The Mohawks’ “marry out, move out” policy precludes non-aboriginals, even those married to Mohawks, from living on the reserve. The plaintiffs are arguing that the discriminatory rules have created a hostile atmosphere for the implicated couples.

One plaintiff, Christopher Fragnito, son of an aboriginal mother and an Italian father, says the Mohawk band council has created “an atmosphere of hate,” making it socially difficult for people in his situation to live peacefully on the reserve. He points to acts of vandalism and picketing as evidence of the tensions he and others in his situation endure.

The plaintiffs want the rule reversed, and they are asking for financial compensation as well. Representing them is well-known Montreal constitutional rights lawyer, Julius Grey, who claims the policy was never properly adopted into law and, therefore, violates his clients’ Charter rights. In an interview with the Montreal Gazette, Grey argued, “It’s clear that it’s illegal to discriminate based on family relationships.”

For his part, Joe Delaronde, spokesman for the Mohawk Council of Kahnawake, does not deny that there have been some negative incidents, but insists “there is a law,” adopted in 1984, although a moratorium on mixed marriages existed before that date.

Asserting that most community members support the rules, he justifies them with this explanation: “In this very little land we have, we’re surrounded by every kind of Canadian, American, Quebec culture and it can be overwhelming. We’ve almost lost our language, we’ve lost a lot of the ceremonies that are now coming back, and this is part of the community’s effort to maintain identity.”

This is not the first kick at the Kahnawake can for mixed-race couples. In 2014, Waneek Horn-Miller, a Mohawk former Olympian and aboriginal activist, who is partnered with a white man, was ordered to leave the reserve, and protested vigorously. At that time, then-executive director of the Canadian Constitutional Foundation, Marnie Soupcoff, expressed dismay at the policy, writing, “It will be very hard to take this country’s equality rights seriously in the future if they are deemed to be inapplicable to certain classes of Canadians.”

My own reaction was very different. Canada’s indigenous peoples have always lived as societies that exist parallel to white societies, but they have never been run on democratic principles, nor have we ever asked them to. If it had been the policy of the Canadian government to ensure that all Canadians were equal under the law, the reserve system would have been forcibly dismantled long ago. But that would have been considered cultural genocide. For better or worse, the reserve system accords cultural sovereignty to First Nations.

Soupcoff speaks of different “classes” of Canadians. But the difference between First Nations and other Canadians is about more than “class.” First Nations are tribes. Canada is a nation-state. Politically speaking, they are two entirely different phenomena.

What binds non-aboriginal Canadians together is a creed, a set of beliefs. Anyone from anywhere can become Canadian. But what binds tribes together is a shared history and culture, plus – whether or not the expression makes us cringe – blood quantum. Citizenship in a nation-state can be acquired via a statement of belonging. Tribal membership is kinship-based. Democracies are oriented toward individual rights. Tribes are oriented toward collective interests.

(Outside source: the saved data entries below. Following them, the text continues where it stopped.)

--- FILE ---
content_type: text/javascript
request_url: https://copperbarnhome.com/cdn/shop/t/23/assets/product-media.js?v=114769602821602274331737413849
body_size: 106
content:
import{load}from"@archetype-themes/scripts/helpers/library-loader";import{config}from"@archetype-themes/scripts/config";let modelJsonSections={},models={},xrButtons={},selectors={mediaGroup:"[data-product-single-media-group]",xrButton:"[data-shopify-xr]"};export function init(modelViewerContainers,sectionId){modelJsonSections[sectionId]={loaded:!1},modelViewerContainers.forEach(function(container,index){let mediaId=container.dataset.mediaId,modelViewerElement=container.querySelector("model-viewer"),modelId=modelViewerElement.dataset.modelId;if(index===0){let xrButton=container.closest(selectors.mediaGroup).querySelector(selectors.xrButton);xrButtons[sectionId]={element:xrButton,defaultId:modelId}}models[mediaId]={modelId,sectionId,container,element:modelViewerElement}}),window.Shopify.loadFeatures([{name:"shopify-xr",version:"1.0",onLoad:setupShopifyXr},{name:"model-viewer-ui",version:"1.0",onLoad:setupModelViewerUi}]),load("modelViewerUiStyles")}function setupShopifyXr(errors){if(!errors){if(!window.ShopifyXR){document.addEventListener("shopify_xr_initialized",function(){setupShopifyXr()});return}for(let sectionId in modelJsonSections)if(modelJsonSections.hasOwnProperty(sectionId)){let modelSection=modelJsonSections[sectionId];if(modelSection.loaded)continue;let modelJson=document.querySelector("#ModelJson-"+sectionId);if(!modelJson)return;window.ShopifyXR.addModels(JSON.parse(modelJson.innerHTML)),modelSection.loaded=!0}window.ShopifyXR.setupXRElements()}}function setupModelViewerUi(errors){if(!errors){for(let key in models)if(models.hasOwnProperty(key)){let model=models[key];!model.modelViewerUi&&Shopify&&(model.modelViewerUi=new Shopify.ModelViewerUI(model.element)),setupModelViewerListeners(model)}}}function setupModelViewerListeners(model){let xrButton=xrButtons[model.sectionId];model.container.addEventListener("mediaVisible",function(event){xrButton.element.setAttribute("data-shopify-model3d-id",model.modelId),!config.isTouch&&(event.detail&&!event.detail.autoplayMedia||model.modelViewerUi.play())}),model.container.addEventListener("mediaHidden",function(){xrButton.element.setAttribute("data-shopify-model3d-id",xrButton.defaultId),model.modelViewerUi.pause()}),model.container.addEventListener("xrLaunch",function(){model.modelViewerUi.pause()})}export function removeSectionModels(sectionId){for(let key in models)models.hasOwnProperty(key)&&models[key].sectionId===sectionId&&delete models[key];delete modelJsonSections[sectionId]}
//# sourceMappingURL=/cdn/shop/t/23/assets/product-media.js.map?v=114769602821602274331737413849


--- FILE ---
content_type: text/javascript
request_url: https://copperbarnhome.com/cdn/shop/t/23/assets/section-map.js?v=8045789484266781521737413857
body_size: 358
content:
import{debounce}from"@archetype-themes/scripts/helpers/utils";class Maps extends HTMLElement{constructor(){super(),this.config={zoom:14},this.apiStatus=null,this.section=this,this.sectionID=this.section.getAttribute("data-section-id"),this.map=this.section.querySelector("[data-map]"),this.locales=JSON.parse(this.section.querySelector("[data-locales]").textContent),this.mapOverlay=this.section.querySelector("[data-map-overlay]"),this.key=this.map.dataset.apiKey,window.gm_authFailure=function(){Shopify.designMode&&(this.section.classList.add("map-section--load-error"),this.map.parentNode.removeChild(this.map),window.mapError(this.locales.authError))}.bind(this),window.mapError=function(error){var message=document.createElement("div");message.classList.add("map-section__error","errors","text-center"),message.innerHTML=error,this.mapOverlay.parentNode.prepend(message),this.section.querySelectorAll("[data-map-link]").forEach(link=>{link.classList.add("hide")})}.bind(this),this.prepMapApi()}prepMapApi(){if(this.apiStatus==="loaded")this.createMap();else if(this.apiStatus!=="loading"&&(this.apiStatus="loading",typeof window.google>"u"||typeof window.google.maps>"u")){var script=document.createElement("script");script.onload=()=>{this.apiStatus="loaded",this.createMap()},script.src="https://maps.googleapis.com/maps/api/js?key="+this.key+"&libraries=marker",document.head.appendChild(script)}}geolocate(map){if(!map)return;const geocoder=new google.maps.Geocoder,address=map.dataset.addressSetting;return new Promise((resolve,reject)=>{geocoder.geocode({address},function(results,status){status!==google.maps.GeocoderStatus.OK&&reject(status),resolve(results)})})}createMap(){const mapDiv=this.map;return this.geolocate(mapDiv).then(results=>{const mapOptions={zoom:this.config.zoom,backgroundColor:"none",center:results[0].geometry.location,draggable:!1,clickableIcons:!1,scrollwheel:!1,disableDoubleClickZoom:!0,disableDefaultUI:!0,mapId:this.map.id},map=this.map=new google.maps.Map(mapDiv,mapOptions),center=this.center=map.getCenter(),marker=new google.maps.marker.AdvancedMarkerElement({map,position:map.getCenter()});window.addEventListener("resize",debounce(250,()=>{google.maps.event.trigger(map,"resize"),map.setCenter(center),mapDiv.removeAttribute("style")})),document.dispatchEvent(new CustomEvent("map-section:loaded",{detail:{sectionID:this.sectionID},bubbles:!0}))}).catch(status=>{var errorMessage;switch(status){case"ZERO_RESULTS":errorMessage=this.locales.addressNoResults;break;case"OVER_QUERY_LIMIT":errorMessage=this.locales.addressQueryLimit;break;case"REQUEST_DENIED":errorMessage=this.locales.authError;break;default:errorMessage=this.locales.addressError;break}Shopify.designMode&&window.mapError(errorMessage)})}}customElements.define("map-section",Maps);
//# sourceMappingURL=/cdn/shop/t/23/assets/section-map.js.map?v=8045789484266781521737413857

The Mohawk policy looks racist on its face, but that is a simplistic perspective. Racism implies hatred. This policy is not based in hatred. If it were, the Mohawks would condemn intermarriage. They do not. They are not objecting to Mohawks marrying “out.” They are only objecting to a creeping dilution of the characteristics that make Mohawks distinctive as a people, and their sacred space distinctive as a home.

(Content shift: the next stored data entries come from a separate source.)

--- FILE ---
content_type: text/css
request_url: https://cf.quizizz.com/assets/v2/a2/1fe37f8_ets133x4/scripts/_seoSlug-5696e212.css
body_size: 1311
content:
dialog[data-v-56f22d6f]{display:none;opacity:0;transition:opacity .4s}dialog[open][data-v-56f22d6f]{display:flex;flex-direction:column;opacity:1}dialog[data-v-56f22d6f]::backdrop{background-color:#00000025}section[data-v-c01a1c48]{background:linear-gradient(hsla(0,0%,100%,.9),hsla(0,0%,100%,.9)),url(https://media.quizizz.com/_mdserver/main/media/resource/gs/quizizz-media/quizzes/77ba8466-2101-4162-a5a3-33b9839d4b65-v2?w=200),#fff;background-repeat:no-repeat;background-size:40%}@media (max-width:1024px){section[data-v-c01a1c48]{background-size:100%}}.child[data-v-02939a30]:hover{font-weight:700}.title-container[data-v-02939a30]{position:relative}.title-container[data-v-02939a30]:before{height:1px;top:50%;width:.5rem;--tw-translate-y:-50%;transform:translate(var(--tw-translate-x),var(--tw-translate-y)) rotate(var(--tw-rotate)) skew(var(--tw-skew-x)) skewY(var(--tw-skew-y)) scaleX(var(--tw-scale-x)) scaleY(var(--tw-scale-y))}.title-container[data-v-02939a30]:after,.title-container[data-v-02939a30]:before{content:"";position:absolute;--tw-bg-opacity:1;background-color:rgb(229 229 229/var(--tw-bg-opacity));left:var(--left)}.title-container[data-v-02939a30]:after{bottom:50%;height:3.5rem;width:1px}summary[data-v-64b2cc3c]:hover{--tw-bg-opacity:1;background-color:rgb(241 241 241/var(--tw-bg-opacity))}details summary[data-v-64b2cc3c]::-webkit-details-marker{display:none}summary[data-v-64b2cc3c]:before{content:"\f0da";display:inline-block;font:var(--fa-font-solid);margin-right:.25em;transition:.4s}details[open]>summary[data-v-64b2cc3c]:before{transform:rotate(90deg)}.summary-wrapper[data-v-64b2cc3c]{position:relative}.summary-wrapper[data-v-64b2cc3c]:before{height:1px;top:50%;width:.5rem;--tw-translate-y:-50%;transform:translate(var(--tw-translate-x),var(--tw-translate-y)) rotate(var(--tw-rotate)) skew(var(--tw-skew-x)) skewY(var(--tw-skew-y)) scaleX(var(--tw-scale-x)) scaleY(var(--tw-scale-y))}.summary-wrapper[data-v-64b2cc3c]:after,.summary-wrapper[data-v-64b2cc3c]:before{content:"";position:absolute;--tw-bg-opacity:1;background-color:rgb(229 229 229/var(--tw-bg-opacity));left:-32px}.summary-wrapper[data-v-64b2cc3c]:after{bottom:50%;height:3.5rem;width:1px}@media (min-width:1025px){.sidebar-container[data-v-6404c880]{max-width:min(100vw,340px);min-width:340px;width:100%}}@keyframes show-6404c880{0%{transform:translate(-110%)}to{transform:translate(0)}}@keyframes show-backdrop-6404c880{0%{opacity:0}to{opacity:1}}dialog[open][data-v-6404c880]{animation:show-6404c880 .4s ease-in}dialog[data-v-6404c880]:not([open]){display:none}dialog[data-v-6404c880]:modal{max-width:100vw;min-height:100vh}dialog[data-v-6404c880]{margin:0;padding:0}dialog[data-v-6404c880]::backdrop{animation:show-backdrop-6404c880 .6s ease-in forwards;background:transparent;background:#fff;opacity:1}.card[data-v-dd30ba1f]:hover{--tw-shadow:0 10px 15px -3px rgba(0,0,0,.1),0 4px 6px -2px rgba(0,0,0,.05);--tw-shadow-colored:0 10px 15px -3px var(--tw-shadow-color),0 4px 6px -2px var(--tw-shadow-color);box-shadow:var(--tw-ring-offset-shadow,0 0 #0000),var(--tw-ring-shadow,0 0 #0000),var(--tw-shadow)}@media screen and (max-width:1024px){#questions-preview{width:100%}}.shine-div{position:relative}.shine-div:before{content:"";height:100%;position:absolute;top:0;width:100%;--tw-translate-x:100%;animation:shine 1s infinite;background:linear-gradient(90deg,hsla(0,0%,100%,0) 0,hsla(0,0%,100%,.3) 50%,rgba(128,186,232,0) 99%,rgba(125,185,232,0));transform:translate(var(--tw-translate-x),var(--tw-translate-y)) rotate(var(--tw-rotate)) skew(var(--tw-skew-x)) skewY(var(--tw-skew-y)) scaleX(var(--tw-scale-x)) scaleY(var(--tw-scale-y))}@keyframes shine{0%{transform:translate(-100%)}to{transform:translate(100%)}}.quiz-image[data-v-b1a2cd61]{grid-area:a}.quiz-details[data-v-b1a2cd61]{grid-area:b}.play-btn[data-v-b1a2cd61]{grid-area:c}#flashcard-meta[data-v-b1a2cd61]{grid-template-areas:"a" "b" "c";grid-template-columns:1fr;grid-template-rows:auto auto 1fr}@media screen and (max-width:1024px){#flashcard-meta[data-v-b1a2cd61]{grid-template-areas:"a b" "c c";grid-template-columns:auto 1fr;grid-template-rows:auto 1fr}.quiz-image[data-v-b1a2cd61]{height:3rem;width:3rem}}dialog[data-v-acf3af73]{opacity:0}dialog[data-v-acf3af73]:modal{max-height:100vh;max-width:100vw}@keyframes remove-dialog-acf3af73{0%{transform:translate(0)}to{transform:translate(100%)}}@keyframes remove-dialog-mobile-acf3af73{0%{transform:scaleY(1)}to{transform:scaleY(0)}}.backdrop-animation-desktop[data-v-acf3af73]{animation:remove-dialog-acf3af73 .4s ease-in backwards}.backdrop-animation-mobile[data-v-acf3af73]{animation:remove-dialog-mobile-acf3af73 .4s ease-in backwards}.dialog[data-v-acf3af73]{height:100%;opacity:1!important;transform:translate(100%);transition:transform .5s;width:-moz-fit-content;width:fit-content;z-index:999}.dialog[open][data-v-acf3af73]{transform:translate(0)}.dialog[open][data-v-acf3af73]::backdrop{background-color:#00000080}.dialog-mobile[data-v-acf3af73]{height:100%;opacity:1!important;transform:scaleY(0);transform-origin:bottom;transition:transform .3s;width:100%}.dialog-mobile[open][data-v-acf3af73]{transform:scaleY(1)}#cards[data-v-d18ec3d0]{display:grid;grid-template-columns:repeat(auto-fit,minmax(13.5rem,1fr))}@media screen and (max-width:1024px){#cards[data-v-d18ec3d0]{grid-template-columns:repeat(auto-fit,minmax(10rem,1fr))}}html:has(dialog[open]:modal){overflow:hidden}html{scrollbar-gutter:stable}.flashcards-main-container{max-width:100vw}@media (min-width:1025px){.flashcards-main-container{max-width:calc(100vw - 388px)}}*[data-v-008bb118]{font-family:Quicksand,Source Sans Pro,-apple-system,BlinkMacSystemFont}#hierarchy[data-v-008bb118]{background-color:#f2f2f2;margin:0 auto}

At issue, as Joe Delaronde noted, is the survival of a small tribal island in a sea of otherness. If intermarried couples enjoyed the exact same rights as born Mohawks, where would the incentive be to preserve the Mohawk distinction?

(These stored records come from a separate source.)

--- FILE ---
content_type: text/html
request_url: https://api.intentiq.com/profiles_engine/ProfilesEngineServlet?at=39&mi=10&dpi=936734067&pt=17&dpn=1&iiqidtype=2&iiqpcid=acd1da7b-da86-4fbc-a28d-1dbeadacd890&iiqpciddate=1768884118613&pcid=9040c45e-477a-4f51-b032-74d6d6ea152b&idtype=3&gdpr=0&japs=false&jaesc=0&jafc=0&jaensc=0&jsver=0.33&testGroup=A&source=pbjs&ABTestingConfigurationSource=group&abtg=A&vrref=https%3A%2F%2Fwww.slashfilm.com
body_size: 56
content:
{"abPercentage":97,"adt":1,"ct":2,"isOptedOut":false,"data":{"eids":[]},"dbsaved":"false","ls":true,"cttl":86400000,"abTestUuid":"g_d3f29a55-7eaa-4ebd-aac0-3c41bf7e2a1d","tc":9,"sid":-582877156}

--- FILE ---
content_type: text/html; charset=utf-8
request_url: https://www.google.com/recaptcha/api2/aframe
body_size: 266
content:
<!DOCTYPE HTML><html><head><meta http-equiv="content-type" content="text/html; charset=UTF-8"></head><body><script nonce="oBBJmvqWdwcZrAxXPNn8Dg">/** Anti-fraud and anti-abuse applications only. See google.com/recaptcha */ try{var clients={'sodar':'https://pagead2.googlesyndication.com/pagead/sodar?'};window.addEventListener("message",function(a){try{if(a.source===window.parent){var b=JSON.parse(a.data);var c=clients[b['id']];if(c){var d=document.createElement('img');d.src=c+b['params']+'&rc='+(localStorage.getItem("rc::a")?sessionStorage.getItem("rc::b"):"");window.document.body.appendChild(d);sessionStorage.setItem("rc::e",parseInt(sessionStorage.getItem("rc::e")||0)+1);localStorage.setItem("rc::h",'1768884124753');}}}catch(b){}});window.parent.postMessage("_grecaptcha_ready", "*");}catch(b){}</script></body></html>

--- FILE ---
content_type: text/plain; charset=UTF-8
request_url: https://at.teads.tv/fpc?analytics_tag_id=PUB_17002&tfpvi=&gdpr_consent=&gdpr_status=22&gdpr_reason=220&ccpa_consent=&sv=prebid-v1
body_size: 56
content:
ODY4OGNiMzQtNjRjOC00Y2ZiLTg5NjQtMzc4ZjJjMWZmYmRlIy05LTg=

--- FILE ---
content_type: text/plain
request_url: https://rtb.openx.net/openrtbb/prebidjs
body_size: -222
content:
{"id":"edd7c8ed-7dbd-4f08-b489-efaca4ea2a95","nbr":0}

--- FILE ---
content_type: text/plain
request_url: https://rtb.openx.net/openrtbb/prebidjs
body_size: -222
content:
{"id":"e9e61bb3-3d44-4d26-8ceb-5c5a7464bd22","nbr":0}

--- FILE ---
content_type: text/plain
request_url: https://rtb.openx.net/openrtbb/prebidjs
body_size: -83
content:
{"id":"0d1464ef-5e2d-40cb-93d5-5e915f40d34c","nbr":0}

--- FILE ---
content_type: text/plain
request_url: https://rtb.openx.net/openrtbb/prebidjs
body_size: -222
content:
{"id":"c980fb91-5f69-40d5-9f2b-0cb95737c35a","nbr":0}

We must look at the Mohawks with ecological eyes. Canadians are like one of the Great Lakes, which can absorb a great many new kinds of fish or flora without its character changing. The Mohawks are like a tiny pond. Any environmentalist knows how fragile and in need of protection such small bodies of water are. Even a few foreign plants can drastically alter a pond’s ecological character. As Kahnawake Mohawk Chief Michael Delisle said in 2014: “All we are trying to do is preserve, not only culture and language and identity, but who we are as a people.”

I sympathize with him. And he has precedent on his side. Quebec itself has been accorded assymetrical language rights through Bill 101 – rights that privilege French and place burdens on anglophones, even though both French and English are official Canadian languages, because the Quebec government felt, and the Supreme Court agreed, that extraordinary measures were needed to protect the health of French in our distinct French-majority society, surrounded by an ocean of English.

Why, simply because the idea of blood quantum is repellent to them, should an infinitely smaller and more fragile community, recognized as a distinct people by all Canadians, be forced to place their cultural identity in harm’s way in order to satisfy standards of inclusiveness that preoccupy white Canadians, who are themselves in no danger of “disappearing”?

The plaintiffs in the current Quebec case knew what the Mohawk reserve rules were when they intermarried. It’s late in the day to complain about them. Muddying the waters is the fact that tax and other benefits accrue to reserve residents, so an observer might be forgiven if he questions the purity of the motivation in bringing this legal challenge.

The court must respect the fact that the word “tribe” implies a social and political structure that is existentially different from the nation-state. When a tribe’s survival is at stake, membership has its privileges. And that is how the court should rule.